The courtyard around the Louvre Museum’s famed glass pyramid is to become the stage for a giant interactive performance orchestrated by French visual artist JR as part of celebrations for the structure’s 30th anniversary.
An army of volunteers on Tuesday started pasting a colossal 160,000-square-foot paper image over the courtyard to prepare for the trompe l’oeil.
The image will create the illusion of a larger pyramid emerging from rocks as if it had been discovered by an archaeological excavation.
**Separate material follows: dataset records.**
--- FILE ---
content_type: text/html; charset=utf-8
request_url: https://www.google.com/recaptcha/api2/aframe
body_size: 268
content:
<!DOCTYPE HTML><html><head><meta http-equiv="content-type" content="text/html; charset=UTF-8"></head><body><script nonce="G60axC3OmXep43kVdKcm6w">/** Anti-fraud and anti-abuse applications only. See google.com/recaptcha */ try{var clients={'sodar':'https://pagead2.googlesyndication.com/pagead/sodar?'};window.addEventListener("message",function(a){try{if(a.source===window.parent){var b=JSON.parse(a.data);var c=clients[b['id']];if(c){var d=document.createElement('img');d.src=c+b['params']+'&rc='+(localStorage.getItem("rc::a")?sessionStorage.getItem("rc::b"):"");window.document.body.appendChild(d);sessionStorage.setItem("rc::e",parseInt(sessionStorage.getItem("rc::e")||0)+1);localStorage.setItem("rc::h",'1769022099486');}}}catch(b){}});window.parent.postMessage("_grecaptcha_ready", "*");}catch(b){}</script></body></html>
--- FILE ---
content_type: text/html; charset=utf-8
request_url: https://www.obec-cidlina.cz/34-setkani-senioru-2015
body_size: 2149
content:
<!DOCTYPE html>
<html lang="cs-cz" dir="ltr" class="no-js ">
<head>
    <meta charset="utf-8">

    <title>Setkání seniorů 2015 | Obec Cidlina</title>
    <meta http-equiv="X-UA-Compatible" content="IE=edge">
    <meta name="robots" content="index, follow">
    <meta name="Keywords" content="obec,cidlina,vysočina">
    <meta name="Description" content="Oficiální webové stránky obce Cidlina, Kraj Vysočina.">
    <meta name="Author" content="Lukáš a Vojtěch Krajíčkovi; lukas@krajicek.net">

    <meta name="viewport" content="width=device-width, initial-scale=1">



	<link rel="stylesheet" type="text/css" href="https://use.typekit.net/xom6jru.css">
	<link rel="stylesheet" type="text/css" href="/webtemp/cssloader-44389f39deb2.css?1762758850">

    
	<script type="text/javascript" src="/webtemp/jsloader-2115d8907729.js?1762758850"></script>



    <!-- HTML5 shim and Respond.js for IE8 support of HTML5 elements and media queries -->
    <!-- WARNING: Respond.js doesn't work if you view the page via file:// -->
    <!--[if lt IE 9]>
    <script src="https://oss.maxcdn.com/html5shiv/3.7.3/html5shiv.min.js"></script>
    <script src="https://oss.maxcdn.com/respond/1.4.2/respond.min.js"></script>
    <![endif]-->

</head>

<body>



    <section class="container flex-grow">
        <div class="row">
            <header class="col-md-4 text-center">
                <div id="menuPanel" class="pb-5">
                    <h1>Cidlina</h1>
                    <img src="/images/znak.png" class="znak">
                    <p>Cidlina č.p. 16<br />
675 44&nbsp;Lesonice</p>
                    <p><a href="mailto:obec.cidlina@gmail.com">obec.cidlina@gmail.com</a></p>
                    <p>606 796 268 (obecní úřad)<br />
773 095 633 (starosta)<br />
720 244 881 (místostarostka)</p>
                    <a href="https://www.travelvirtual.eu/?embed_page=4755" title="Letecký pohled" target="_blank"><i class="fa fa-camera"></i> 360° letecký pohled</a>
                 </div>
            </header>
The 70-foot-high glass-and-steel pyramid, designed by Chinese-American architect I.M. Pei, now aged 101, was controversial when it was inaugurated in the classical setting of the Louvre in March 1989. But has since become a beloved Paris landmark.
“The pyramid has always inspired me, the way it mixes the ancient and the modern,” JR told Reuters. “This time, a big part of it is to confront the modern with archaeology.”
The new trompe l’oeil will be fully visible from Friday evening only from the museum’s roof. JR’s team has installed two giant screens on the courtyard to allow visitors to see the result from the ground.
For two days, Saturday and Sunday, the courtyard will be open for visitors to walk on it and observe the optical illusion.
“Once everything is pasted, people will be over the image and it will fade away and disappear,” JR said.
The interactive part of the project – volunteers enrolling to paste 32-foot-long paper strips and tourists walking, watching and appearing on the video shot from above – is what attracted the Louvre authorities.
“The visitor is always at the heart of our concern, with always the goal to better welcome them,” Louvre president Jean-Luc Martinez said.
The performance is a continuation of a giant trompe l’oeil three years ago that made the pyramid disappear behind a giant black-and-white photo.
The pyramid is the most popular of a series of ambitious projects launched by then President Francois Mitterrand in the 1980s and 1990s that changed the image of the French capital.
“Les grands travaux,” as they were dubbed, were criticized at their conception because their modern shape conflicted with traditional Parisian architecture.